3.1 Ciò posto, il ricorso è infondato.
Il procedimento in questione, invero, presenta indubbie connotazioni di natura civilistica, ma riguarda pur sempre un rapporto obbligatorio di diritto pubblico che non può non incidere sul principio generale di natura civilistica della esclusiva disponibilità delle prove in capo alle parti;
quanto, quindi, alla acquisizione documentale ritenuta necessaria, il giudice della riparazione ben può procedere ad attività integrativa di ufficio, ovvero invitare la parte ad integrare la documentazione presentata. In tale seconda ipotesi, l'invito del giudice rivolto alla parte (riconducibile al disposto dell'art. 210 c.p.c.) presuppone la mancata prova, a quel momento, della sussistenza dei presupposti di legge per il positivo accoglimento della domanda, presupposti che dalla legge sono indicati non solo nel passaggio in giudicato della sentenza assolutoria, ma anche nella mancanza di dolo o colpa grave dell'istante nella determinazione ed instaurazione del suo stato detentivo. Ove la parte non ottemperi a tale invito del giudice, senza addurre giustificazione alcuna, e rimanga, perciò, del tutto inerte, viene sottratta al giudice medesimo la possibilità di accertare, come la legge impone, quel presupposto, con la conseguenza che sulla positiva sussistenza dello stesso viene a mancare ogni prova che possa abilitare all'accoglimento dell'istanza, la quale, in mancanza appunto della comprovata sussistenza anche di tale presupposto, legittimamente viene rigettata dal giudice.
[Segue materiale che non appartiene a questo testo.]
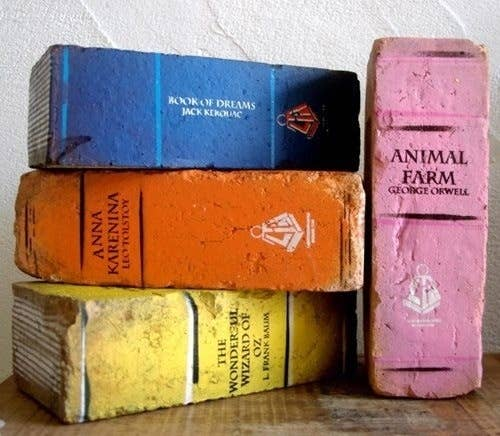 40 Lovely DIY Bookends To Adorn Your Shelves Inspiration Decorative Bookends For Sale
4. Il proposto ricorso va, dunque, rigettato, con conseguente condanna del ricorrente al pagamento delle spese del procedimento. Sussistono giusti motivi per dichiarare interamente compensate fra le parti private le spese di questo grado del giudizio.
P.Q.M.
la Corte rigetta il ricorso e condanna il ricorrente al pagamento delle spese processuali.
Così deciso in Roma, il 24 maggio 2000.